The exhibition, which first opened at the National Maritime Museum in Falmouth in 2017 remains installed in a gallery at The Historic Dockyard Chatham, where it was due to open on 18 March. It has now been painstakingly recreated in video form with the help of Sparkly Light Productions.
Dr Lodder explained the monumental effort needed to create a film version of his exhibition in less than two weeks: “The idea was to give a ‘viewers' eye" of the exhibition. I, and the amazing teams at Sparkly Light and at Chatham had to contact all original lenders, and re-source the digital resources required to turn a three-dimensional exhibition into a film.
“Navigating the complexities of copyright permissions at fast pace and with basically no money has been a wild ride but it’s exciting that people will still be able to see the show.
“We hope it will mean people who otherwise wouldn't have visited can see it and experience the amazing stories; and also whet the appetite of those who will see it when it re-opens.”
The exhibition shows how tattoo art has been embraced by all walks of society throughout British history.
"Navigating the complexities of copyright permissions at fast pace and with basically no money has been a wild ride but it's exciting that people will still be able to see the show."
“Tattooing has been essentially a constant presence in Western cultures since at least the early modern period.
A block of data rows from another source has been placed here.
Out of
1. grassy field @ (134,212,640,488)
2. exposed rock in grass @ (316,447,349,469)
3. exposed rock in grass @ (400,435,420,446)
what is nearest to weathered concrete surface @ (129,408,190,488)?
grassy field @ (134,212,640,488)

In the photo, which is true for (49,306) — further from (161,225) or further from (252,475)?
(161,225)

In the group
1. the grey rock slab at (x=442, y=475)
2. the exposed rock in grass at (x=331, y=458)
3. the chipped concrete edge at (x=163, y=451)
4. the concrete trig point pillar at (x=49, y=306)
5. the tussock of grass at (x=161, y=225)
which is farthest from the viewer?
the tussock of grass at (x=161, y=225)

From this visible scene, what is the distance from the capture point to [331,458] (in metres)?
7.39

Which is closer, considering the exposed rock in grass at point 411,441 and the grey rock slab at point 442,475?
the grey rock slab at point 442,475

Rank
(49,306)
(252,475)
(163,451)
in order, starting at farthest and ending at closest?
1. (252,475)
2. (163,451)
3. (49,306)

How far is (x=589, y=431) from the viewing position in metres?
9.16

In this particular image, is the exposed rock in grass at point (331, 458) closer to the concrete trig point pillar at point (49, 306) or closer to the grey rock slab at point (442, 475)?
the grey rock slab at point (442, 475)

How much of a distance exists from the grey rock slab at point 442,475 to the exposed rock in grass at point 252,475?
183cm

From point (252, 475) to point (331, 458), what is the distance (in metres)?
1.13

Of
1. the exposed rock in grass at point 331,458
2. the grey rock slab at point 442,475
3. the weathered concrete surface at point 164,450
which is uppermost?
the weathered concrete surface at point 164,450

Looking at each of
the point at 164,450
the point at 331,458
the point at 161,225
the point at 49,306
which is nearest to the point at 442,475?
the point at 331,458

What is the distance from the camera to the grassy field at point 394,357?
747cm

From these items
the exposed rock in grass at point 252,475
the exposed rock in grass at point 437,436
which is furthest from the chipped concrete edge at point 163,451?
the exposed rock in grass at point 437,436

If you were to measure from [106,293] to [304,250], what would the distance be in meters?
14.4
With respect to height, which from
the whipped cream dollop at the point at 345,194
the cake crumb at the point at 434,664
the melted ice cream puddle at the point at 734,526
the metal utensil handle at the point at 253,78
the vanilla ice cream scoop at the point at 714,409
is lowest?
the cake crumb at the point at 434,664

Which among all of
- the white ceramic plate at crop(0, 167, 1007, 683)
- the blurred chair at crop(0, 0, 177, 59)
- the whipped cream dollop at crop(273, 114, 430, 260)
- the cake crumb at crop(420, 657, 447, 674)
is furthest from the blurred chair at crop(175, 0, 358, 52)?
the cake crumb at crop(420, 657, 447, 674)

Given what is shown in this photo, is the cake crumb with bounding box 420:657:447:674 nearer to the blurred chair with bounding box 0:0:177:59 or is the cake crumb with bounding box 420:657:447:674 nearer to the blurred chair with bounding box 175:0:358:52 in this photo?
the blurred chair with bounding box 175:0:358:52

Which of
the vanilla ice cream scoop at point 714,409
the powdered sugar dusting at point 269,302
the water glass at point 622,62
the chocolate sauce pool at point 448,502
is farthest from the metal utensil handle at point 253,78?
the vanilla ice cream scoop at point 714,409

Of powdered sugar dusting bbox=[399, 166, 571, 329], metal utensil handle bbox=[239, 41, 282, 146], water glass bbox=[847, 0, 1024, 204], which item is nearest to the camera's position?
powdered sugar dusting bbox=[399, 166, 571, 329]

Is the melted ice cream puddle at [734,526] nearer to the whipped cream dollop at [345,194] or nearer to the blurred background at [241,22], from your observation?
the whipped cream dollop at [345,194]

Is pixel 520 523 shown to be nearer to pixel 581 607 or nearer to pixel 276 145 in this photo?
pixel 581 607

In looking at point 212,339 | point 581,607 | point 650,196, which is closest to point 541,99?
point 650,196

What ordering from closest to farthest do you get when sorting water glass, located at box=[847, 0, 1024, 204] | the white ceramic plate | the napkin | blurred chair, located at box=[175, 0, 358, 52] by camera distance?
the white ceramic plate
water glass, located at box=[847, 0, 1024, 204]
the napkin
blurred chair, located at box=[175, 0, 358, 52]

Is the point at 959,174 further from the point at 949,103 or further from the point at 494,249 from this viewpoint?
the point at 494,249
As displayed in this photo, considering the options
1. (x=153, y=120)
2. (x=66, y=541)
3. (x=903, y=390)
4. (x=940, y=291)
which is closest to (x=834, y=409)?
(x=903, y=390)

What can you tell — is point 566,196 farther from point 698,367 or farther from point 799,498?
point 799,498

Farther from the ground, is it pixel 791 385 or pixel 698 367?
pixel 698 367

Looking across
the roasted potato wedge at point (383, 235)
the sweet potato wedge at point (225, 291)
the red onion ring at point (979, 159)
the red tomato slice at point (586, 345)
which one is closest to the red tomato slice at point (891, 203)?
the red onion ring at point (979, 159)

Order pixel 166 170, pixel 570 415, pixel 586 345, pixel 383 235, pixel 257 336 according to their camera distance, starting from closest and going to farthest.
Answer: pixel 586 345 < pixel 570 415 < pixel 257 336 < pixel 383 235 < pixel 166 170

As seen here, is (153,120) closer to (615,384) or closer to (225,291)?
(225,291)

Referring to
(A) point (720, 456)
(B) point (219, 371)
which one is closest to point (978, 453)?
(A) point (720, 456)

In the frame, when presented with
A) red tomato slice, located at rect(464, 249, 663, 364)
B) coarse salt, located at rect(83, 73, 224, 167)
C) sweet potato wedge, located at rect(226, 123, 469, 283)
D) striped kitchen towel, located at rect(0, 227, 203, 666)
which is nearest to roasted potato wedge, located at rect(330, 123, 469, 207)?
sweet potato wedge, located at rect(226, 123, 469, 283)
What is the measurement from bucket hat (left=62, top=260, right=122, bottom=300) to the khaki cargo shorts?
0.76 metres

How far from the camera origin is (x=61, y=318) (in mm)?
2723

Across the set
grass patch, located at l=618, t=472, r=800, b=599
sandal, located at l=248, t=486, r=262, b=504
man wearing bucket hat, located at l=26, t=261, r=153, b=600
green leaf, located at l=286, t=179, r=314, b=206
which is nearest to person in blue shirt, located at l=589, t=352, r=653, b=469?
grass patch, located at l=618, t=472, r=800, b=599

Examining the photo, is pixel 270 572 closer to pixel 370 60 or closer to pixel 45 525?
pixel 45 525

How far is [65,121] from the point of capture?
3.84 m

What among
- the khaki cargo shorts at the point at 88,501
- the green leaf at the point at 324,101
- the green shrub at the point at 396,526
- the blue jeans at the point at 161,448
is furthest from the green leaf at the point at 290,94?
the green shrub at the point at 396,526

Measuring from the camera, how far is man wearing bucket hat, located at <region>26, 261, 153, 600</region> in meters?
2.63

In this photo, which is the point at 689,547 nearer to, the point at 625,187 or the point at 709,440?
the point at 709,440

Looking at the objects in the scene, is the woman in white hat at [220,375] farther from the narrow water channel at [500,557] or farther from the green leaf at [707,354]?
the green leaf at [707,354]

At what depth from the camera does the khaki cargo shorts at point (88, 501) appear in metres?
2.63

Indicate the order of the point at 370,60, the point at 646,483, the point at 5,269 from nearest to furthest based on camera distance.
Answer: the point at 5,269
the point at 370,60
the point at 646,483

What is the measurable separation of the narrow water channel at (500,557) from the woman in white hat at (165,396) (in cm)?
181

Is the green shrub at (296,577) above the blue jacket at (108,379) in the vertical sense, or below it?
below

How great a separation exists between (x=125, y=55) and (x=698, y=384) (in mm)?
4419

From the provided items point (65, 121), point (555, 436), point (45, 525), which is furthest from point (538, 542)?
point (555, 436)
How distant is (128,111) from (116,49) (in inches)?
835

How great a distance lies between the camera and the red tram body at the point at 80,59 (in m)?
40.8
There is no clear period when tattooing was ‘confined to sailors’, and no clear period when it came to signify a particular commitment to fashion or trends,” said Dr Lodder.
The exhibition includes work by major artists including George Burchett, Alex Binnie and Lal Hardy, as well as pieces from three of the most important private collections of tattoo material in Britain belonging to Paul ‘Rambo’ Ramsbottom, Willie Robinson, and Jimmie Skuse.
Dr Lodder, whose research towards this exhibition dates back to his days as a PhD student, explained why tattoo art is so important: “We can learn much about a culture, and about individual makers and buyers of art, by examining the images they make and surround themselves with. This is particularly true about the images people choose to permanently inscribe on their bodies in the painful, intimate and often expensive process of tattooing.
“By telling the stories of this most intimate of art forms the exhibition becomes an overview of the hopes, fears and passions of people across a range of classes and social circumstance. It tells a popular art history which reveals much about our attitudes to faith, class, gender, nationality, conflict, anxiety, and love and thus presents a window into the inner lives of people so often missing from historical writing.”